Dask Dataframe Processing Examples:
We included some handy Dask code for your references. As you can tell, they are very similar if not identical with Pandas. .compute() method executes the lazy operation and returns the result.

import dask.dataframe as dd 

#read operation
dask_df = dd.read_csv("file_path", encoding = "utf-8")

#enforcing data into memory if needed
dask_df = dask_df.persist()

#repartition based on need, a partition is a small pandas df
dask_df = dask_df.repartition(npartitions = 25)

#simple math operation
dask_df['numerical_column'].sum().compute()

#simple sorting operation
dask_df['numerical_column'].nlargest(5).compute()

#simple apply operation
dask_df['some_column'].apply(some_func).compute()

#simple filtering operation
dask_df[dask_df['numerical_column] > 3].compute()

#output operation
dask_df.to_csv("file_path", index = False)

▸ **Work to do**:
• 1. In the Dask dataframe examples, what does the .compute() method do?
• 2. Please carry on the Dask dataframe examples from the last line shown.

▸ **Information supplied**:
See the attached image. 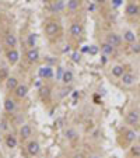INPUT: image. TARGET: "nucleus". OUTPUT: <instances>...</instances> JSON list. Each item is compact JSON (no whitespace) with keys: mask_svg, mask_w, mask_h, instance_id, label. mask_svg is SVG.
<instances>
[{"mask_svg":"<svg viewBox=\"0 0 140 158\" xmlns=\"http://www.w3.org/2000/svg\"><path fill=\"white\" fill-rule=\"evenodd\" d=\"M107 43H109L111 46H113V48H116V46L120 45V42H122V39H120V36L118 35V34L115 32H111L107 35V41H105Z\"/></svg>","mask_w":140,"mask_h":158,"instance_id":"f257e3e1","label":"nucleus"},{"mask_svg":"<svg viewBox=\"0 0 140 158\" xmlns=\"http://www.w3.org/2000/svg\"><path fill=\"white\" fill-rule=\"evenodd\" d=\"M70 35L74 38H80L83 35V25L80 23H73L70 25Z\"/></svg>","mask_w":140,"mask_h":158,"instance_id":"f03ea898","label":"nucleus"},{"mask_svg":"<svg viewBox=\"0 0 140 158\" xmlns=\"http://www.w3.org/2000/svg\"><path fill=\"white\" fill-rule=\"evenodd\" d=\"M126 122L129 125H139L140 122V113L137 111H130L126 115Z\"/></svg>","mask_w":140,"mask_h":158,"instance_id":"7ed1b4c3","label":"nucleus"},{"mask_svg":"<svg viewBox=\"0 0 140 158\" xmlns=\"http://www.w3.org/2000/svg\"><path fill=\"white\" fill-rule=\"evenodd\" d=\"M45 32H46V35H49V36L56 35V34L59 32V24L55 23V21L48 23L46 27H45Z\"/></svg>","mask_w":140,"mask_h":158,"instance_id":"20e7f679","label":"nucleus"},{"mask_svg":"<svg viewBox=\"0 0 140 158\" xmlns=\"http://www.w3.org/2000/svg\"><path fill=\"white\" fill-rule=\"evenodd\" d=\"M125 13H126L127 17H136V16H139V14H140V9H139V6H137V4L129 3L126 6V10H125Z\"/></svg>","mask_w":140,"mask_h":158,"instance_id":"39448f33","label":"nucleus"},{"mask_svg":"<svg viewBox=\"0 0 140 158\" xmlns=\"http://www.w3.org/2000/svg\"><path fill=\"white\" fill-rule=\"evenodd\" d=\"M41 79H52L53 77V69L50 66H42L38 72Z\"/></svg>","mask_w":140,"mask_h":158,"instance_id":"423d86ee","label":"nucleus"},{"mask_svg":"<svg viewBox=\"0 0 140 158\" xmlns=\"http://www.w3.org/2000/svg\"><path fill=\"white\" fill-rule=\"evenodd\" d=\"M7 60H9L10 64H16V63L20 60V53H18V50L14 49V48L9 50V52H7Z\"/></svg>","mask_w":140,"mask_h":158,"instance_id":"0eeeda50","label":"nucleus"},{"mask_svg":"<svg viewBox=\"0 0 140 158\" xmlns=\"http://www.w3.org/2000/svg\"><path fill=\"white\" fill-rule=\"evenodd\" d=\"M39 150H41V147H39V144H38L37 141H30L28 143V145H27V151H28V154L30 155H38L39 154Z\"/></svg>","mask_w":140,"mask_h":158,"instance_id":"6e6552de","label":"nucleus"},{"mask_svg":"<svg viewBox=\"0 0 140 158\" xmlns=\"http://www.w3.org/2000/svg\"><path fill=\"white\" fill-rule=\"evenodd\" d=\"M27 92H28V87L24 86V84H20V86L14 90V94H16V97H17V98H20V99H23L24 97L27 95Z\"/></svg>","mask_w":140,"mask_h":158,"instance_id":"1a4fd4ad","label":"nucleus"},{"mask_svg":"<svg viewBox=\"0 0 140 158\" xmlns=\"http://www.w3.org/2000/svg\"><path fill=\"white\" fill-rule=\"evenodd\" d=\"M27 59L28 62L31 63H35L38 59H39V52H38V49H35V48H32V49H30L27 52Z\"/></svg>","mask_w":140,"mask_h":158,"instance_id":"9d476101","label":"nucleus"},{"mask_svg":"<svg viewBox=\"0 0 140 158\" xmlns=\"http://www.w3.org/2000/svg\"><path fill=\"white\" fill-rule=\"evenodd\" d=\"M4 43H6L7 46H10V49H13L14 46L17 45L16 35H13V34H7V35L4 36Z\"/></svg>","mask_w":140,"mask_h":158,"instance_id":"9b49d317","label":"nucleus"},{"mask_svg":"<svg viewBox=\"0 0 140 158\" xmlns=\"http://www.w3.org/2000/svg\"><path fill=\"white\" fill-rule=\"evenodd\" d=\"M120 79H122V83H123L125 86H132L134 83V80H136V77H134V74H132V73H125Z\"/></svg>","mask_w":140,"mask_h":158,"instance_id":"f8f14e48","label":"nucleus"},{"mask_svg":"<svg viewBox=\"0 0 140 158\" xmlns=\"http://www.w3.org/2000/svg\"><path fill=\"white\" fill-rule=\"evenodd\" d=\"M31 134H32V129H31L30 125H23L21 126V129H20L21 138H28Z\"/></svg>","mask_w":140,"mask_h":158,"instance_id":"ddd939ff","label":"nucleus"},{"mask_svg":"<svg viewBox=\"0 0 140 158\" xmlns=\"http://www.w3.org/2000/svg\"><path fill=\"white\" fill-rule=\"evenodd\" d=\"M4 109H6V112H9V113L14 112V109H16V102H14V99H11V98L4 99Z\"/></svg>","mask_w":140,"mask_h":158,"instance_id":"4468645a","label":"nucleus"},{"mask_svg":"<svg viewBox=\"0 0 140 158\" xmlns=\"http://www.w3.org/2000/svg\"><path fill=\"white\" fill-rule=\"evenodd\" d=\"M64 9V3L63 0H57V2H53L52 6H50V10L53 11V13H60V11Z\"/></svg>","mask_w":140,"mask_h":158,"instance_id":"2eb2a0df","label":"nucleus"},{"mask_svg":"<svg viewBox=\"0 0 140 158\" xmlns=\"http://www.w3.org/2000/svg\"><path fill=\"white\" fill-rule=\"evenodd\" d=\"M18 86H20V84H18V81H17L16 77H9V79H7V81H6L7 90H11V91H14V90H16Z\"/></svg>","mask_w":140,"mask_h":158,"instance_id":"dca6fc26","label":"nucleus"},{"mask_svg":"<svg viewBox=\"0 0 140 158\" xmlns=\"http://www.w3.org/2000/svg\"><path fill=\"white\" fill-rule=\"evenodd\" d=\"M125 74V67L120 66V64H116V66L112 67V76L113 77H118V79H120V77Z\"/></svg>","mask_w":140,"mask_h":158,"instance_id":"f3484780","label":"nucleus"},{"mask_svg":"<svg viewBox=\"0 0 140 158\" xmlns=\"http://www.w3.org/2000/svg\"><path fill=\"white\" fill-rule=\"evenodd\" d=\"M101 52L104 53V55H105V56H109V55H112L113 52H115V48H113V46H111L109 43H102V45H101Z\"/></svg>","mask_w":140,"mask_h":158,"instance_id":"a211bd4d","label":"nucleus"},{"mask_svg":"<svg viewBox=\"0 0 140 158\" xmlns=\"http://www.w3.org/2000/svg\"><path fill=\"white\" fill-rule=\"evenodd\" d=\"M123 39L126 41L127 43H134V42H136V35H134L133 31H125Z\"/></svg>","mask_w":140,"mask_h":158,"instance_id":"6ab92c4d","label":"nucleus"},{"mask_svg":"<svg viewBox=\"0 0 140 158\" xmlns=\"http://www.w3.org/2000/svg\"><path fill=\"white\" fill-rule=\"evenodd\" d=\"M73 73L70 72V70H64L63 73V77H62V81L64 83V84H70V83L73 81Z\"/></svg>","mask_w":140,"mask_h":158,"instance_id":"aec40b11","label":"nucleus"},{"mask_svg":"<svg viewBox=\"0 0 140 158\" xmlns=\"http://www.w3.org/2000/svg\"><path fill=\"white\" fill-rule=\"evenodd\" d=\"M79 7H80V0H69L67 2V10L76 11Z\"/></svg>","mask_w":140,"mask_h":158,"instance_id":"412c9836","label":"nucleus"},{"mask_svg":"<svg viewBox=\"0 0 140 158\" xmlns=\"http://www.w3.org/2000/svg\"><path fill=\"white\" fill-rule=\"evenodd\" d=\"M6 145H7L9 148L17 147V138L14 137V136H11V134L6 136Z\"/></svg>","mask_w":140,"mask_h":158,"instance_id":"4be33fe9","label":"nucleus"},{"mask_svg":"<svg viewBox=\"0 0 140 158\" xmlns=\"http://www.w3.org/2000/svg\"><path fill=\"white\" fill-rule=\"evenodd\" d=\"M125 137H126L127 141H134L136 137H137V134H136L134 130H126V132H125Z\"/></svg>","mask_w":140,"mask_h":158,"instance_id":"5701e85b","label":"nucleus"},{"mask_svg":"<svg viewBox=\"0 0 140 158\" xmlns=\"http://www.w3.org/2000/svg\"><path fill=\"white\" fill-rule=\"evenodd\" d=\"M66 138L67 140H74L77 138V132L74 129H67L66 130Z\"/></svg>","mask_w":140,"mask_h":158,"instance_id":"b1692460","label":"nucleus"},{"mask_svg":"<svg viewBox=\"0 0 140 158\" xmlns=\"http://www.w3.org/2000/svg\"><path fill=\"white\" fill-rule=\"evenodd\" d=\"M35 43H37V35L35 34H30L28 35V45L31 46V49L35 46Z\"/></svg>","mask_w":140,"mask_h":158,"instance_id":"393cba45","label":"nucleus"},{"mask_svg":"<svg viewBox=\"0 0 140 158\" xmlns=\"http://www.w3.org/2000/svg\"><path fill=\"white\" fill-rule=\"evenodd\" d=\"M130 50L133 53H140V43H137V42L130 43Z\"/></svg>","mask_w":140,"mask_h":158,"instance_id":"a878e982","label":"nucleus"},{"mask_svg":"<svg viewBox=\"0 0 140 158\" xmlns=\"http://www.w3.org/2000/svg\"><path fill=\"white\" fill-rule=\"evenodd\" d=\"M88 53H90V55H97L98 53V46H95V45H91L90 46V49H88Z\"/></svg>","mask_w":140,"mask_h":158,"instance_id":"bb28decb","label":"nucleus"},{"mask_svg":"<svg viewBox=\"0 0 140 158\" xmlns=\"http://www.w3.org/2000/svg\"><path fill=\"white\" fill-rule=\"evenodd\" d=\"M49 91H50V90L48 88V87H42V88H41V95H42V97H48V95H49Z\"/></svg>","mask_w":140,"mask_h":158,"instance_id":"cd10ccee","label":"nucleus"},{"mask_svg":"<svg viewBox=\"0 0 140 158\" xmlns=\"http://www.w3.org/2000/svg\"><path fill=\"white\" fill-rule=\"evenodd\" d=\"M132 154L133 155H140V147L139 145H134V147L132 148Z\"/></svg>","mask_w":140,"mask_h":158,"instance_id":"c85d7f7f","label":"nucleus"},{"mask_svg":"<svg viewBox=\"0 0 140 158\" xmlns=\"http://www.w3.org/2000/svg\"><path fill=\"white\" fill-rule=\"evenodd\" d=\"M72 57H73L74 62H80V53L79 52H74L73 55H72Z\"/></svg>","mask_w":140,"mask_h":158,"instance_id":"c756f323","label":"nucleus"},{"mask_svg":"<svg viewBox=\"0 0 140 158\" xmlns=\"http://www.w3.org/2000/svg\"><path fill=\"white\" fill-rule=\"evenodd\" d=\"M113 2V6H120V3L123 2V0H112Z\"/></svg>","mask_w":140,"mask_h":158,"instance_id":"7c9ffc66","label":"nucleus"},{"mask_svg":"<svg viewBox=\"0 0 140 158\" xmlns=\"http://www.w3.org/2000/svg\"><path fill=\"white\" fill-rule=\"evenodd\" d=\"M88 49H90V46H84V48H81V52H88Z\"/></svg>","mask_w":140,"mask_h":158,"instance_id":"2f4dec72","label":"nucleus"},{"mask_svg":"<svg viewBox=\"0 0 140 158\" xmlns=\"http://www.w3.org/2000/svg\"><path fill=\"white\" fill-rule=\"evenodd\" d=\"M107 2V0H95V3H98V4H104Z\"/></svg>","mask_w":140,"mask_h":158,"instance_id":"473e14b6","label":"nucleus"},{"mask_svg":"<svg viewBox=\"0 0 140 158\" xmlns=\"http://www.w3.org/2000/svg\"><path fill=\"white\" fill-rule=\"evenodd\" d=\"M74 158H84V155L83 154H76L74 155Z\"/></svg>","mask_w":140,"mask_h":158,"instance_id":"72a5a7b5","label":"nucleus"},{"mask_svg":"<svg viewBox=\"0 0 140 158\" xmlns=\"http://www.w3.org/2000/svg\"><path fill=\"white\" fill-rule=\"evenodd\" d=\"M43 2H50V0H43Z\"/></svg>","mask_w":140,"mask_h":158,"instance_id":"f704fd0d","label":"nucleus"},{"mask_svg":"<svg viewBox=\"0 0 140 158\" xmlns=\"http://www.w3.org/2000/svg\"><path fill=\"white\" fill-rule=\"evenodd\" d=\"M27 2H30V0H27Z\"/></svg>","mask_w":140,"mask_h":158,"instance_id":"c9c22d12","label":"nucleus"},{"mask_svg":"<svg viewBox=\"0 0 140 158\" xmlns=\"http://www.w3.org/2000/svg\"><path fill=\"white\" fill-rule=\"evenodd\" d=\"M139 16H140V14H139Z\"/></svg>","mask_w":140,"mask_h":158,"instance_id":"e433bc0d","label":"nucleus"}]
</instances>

▸ **Responses by task**:
• 1. It executes the lazy operation and returns the result.

• 2.
Where to Draw the Line:
A good rule to follow when it comes to choosing data processing/analytics libraries between Pandas and Dask is that, on a local machine, go with Pandas if your data can still fit into memory and it does not consist of many separate files. Pandas will just be faster in many cases (might not be all cases) and easier, and Pandas covers more data processing operations than Dask. In addition, your data might seem very big at the beginning, but it doesn’t mean it’s the size that you will end up with when you are further along the process. You might want to switch back to Pandas if your data size becomes more manageable.

Dask becomes truly powerful when you have distributed cluster resources available, i.e. AWS Fargate, but even with just one machine, if you have a lot of separate big files to load in, Dask can still help you to reduce load time significantly. And of course, if the file is too big to even fit into the memory, then Dask is here to rescue for its lazy operations.

Finally, here is a thoughtful quote from Dask’s official document, “while “Big Data” tools can be exciting, they are almost always worse than normal data tools while those remain appropriate”.

This concludes the three-part talk on this topic. Thank you for your attention today!